BFH Urteil v. - I R 92/03

Aufnahme einer zusätzlichen Geschäftsführertätigkeit durch GmbH-Gesellschafter-Geschäftsführer ohne Gehaltsanpassung und trotz Verbots der Aufnahme anderweitiger Tätigkeiten

Gesetze: KStG § 8 Abs. 3 Satz 2

Instanzenzug: (Verfahrensverlauf),

Gründe

I. Die Klägerin und Revisionsklägerin (Klägerin), eine GmbH mit abweichendem Wirtschaftsjahr zum 30. Juni, ist auf dem Gebiet der…tätig. Ihr Stammkapital wurde in den Streitjahren 1991 und 1992 von X zu 25 v.H. sowie von ihren Geschäftsführern HS und KM zu jeweils 37,5 v.H. gehalten. Als weiterer Geschäftsführer wurde im August 1990 BS bestellt; dieser nahm seine Tätigkeit Anfang Februar 1991 auf.

Ausweislich der Anstellungsverträge vom und vom sollten die Geschäftsführer der Gesellschaft ihre ganze Arbeitskraft zur Verfügung stellen. Die Übernahme einer anderweitigen Tätigkeit sowie die Beteiligung an einem Unternehmen des gleichen Geschäftszweiges sollte ihnen während des Dienstverhältnisses nicht gestattet sein.

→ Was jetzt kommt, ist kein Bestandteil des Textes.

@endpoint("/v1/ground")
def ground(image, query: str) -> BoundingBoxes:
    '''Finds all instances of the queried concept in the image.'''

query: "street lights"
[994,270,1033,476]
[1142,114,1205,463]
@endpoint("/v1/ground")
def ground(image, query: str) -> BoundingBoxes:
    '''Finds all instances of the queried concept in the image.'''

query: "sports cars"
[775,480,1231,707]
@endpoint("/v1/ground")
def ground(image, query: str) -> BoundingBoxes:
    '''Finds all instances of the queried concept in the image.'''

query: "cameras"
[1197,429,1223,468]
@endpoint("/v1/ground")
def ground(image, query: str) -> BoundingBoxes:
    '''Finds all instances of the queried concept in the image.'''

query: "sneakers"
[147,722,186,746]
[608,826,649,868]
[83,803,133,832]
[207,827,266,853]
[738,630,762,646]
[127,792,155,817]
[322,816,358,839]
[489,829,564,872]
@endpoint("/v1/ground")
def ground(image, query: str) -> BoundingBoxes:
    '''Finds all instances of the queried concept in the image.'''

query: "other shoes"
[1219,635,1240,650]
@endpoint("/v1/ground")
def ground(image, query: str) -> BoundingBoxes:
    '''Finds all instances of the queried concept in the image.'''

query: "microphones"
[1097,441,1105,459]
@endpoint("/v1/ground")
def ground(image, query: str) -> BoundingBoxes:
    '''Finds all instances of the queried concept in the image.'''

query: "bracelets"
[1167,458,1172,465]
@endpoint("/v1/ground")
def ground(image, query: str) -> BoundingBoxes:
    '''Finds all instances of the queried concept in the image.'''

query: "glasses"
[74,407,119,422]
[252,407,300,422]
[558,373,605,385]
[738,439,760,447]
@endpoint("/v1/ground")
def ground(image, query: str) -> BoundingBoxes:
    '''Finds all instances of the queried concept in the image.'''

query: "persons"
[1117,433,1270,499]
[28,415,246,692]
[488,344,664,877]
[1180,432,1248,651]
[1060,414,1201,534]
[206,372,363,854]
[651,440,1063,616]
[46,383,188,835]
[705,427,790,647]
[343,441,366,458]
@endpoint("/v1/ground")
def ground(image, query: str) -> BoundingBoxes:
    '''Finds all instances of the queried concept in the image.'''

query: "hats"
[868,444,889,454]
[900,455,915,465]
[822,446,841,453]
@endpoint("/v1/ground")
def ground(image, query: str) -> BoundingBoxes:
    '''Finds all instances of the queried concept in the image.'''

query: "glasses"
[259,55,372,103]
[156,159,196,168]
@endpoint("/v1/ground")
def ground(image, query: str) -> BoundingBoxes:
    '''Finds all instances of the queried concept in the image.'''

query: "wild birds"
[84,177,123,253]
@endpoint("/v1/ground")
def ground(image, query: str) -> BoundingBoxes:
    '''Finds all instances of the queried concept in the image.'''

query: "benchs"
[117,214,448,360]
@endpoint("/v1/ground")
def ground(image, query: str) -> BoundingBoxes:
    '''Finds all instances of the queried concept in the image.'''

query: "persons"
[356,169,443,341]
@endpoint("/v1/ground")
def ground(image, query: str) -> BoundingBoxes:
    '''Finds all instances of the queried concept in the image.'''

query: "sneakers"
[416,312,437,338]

Vertragsänderungen sollten der Schriftform sowie der ausdrücklichen Zustimmung der Gesellschafterversammlung bedürfen. Diese Form sollte nicht mündlich abbedungen werden können. Durch Gesellschafterbeschluss vom wurden die Gesellschafter-Geschäftsführer vom gesetzlichen und dienstvertraglichen Wettbewerbsverbot befreit. Die Geschäftsführervergütungen von HS und KM beliefen sich in den Streitjahren auf 274 000 DM (1991) bzw. 315 000 DM (1992). Das Jahresgehalt von BS belief sich auf 140 000 DM.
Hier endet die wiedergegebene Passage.